Hello, everyone. Thank you very much for joining this presentation. Hope you'll, find it useful. My name is roslan. I work as data architect at bolt and today I will tell you our experience migrating unicorn size company from batch to real time stream processing.

A

I guess most of you are fairly familiar with bolt. We are leading micro, mobility and transportation platform in europe and africa. This slide shows the volume of money raised by different players in the market.

A

It can be a bit outdated, but it conveys very important meaning it basically shows how important for the success is to be efficient in today's business.

A

These are the topics we will cover in our presentation. Today we will start with understanding which requirements users have towards data nowadays, then we will talk about. Why would companies want to adopt stream, processing and migrate away from batch towards stream?

A

Then we will discuss where to get the events to process with stream processing.
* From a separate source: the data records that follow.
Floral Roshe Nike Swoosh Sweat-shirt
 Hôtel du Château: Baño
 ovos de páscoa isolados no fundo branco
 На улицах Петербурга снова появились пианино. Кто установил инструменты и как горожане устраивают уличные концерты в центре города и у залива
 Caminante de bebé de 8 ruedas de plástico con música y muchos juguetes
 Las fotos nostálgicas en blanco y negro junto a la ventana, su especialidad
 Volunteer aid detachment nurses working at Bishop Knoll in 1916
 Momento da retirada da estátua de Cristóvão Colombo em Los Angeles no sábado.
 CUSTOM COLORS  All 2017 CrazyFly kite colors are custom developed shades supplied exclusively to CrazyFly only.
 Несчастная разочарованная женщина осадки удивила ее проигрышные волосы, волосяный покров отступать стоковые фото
Then we will discuss the actual internals of the stream processing and we will wrap it up with discussing which problems we have experienced along our way and which lessons we have learned.

A

So, let's start with understanding what kind of requirements users have towards the data data can originate in many different sources. Those can be backend, microservices, front-end, microservices databases, be it sql, database or nosql database.

A

Some files- it can be even be user input after all, but first and foremost, requirements which users have towards data is that data has to be consistent across different systems and services. Users will not tolerate if they see one number in one place and another number somewhere else.

A

Second requirement is that users don't actually care where this data has originated from, be it structured source or database or unstructured. They want to have easy way to query the data and to get they want to have easy way to get to all of its fields and all of its values.

A

All of us live in the era of big data, meaning that volumes of the data we have to process and store and handle only grows over the time. But users don't actually care about that. They want to have access to both current data or the fresh data and all the historical data and last but not the least, is actually the speed of data delivery. Users, usually don't want to wait for the data to get to propagate through the systems or to get delivered to the final system.

A

They want to have access to it, the fastest, the better. Now that we know which requirements people have towards the data, let's discuss, why would any company want to actually adopt the stream processing and remember? We have talked briefly about the importance of being efficient in today's business and that's exactly the point of this slide com. Any company would prefer to adopt stream processing because it actually puts data in to the motion. It allows data to flow throughout the systems and it means that company can develop so-called reactive microservices.

A

Those are the services which actually um react or respond to some kind of change in some state or to some kind of event. Imagine you are buying something on amazon when you click this buy button, many actions have to happen like invoice has to be generated and sent to your email. The inventory on the warehouse has to be reserved.

A

The shipment or delivery process has to get initiated, and all of those events are triggered by one simple click and adopting the stream processing actually allows to do it, and it also allows you to detect all those changes in real time, allowing you to make real time decisions on top of your data.

A

It also allows you I guess most of you are fairly familiar with the concept of etl when you basically process. Big volumes of data in a batch mode and stream processing allows you to spread the load of those etls throughout the some throughout some time period like day or week, for example.

A

Basically, it means that you don't have to run the heavy etl job once a day or once a week to process all the data for the past period, and you can actually incrementally process every single new piece of data throughout the day or throughout the week in real time, and adoption stream processing actually allows you to build the services and architectures, which are much more scalable.

A

So now that we know why actually would you want to adopt the stream processing or events in motion? Let's talk about? Where actually can you get those events from?

A

We all live in the era of microservices and they have plenty of different benefits like, for example, easiness of deploy or maybe being decoupled one from another, but they also come at some cost and usually that's how it looks in your production environment and want it or not. At some point, you end up in a zoo where you have different plenty of micro services talking to each other and good luck deriving some minion from this house.

A

But one of the important features feature of the microservices is that they don't actually leave isolated from each other and they need to communicate or talk to each other to basically signal to other services that something has actually happened and believe it or not, but it may sound easy, but it's actually one of the hardest problems in modern software engineering, because you can never actually be sure that some communication between the services has happened, because services can fail, or maybe event or the communication.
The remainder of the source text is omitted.